22 of 25 people found the following review helpful:
5.0 out of 5 stars
RETROACTIVE NIGHTMARE,
By Barbara Tabo (Santa Fe, New Mexico) - See all my reviews
This review is from: Severed: The True Story of the Black Dahlia Murder (Paperback)
Reading SEVERED is an experience one is not likely to forget too quickly. This is the story of a ghastly murder in post-war Los Angeles, and the author, John Gilmore, details the crime in in the most disturbing manner I have read in ages. The book is astounding in its scope and depth, and the pictures presented by the prose seem to become branded into ones mind: unforgetable. Keeps coming back. The author weaves in and out of the characters. This is a superb work in the field of recreated crimes; certainly this crime is one of the most famous. The writing is sharp, clear, pure noir and hardboiled. This is not a book to be missed. You don't know whether you really want to keep reading it because it is so disturbing (it gets under your skin), but you can't put the book down! Few writers in this field get this close to perfection.

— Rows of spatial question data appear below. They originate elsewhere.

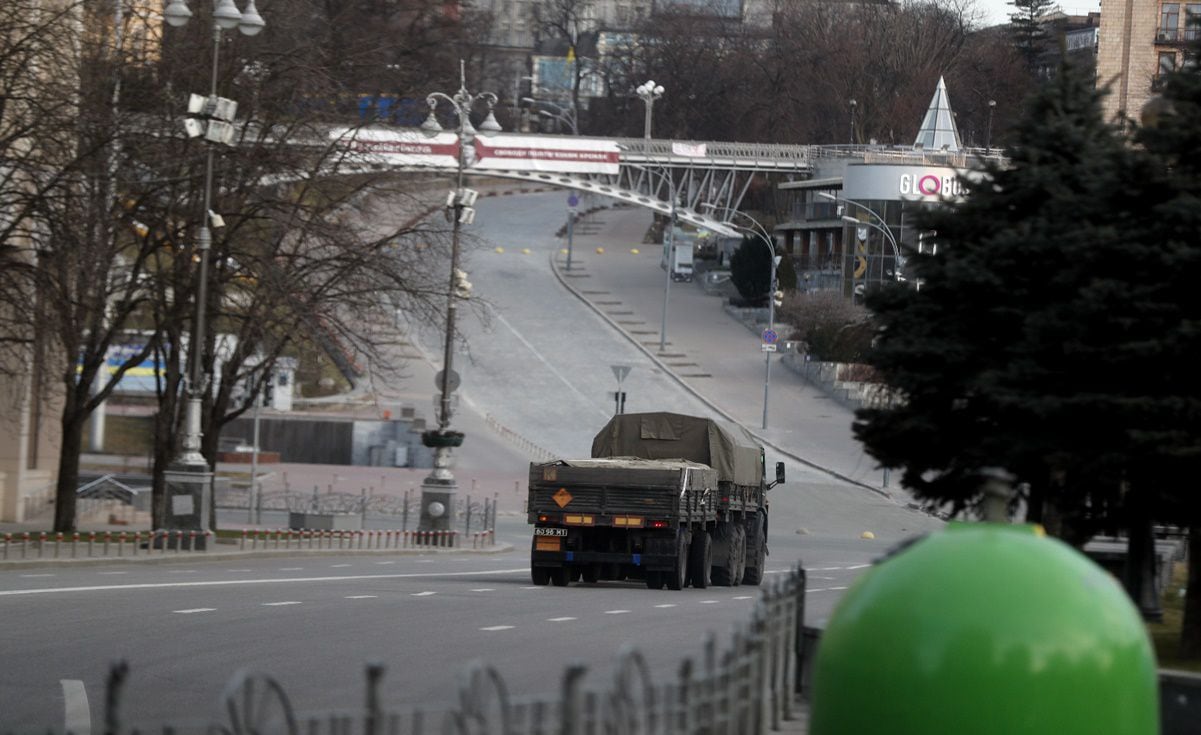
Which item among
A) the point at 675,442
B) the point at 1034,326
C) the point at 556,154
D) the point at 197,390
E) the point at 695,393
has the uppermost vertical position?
the point at 556,154

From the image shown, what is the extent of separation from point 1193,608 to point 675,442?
16.4m

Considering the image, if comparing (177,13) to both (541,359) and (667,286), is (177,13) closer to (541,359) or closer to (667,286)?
(541,359)

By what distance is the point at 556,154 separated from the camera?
102 metres

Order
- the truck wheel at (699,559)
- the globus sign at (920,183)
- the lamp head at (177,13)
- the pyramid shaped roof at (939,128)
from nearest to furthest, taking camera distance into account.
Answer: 1. the truck wheel at (699,559)
2. the lamp head at (177,13)
3. the globus sign at (920,183)
4. the pyramid shaped roof at (939,128)

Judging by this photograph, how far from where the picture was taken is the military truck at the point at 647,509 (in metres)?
27.8

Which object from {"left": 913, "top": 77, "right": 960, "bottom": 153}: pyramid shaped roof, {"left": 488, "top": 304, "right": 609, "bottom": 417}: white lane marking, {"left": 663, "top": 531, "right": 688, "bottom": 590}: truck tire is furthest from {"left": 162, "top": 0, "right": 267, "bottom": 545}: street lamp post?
{"left": 913, "top": 77, "right": 960, "bottom": 153}: pyramid shaped roof

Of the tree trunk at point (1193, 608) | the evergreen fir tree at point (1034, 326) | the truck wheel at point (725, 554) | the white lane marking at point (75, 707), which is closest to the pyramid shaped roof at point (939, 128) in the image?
the truck wheel at point (725, 554)

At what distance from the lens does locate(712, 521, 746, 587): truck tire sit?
3083 cm

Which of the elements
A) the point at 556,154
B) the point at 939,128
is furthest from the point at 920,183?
the point at 556,154

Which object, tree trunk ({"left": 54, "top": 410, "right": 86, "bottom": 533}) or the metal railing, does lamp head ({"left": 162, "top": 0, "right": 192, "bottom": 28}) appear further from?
the metal railing

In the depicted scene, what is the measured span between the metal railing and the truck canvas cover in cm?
1766

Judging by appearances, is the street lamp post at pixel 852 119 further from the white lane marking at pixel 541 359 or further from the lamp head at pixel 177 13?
the lamp head at pixel 177 13

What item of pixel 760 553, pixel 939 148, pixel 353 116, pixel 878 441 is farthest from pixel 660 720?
pixel 939 148

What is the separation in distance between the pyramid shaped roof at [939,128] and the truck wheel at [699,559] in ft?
231
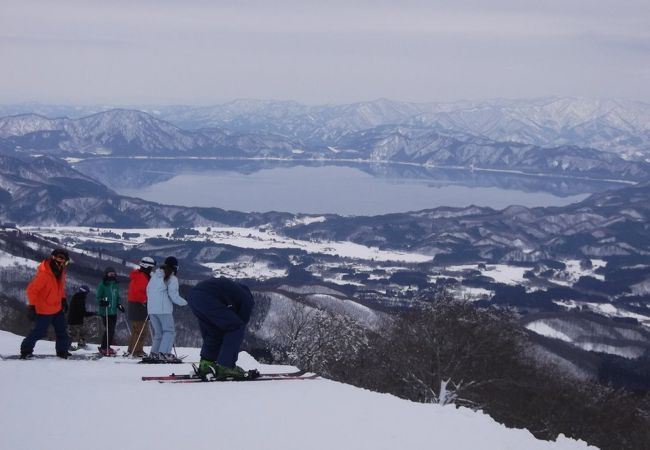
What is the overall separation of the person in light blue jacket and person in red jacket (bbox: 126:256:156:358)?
1.04m

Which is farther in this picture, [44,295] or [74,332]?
[74,332]

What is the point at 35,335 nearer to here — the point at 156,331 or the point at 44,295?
the point at 44,295

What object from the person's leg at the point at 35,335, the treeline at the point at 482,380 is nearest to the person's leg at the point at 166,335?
the person's leg at the point at 35,335

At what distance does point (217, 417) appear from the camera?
400 inches

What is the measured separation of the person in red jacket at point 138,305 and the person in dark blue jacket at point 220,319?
4.12 m

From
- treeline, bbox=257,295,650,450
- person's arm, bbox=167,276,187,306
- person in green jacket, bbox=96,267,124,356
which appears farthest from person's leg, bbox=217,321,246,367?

14 of 15 people found the following review helpful:
4.0 out of 5 stars
Gilmore's solution to the Black Dahlia Murder,
By WTDK "If at first the idea is not absurd, the... (My Little Blue Window, USA) - See all my reviews (TOP 50 REVIEWER) (HALL OF FAME REVIEWER) (VINE VOICE)
This review is from: Severed: The True Story of the Black Dahlia Murder (Paperback)
When 22 year old Elizabeth Short's body was found mutilated in 1947 Los Angeles the case quickly grew a reputation as unsolvable with too many suspects and not enough solid leads. Author John Gilmore extensively researched the case (beginning in the early 60's for a film that was never made) and began sorting fact from fiction including the largely unflattering portrait painted of Short herself.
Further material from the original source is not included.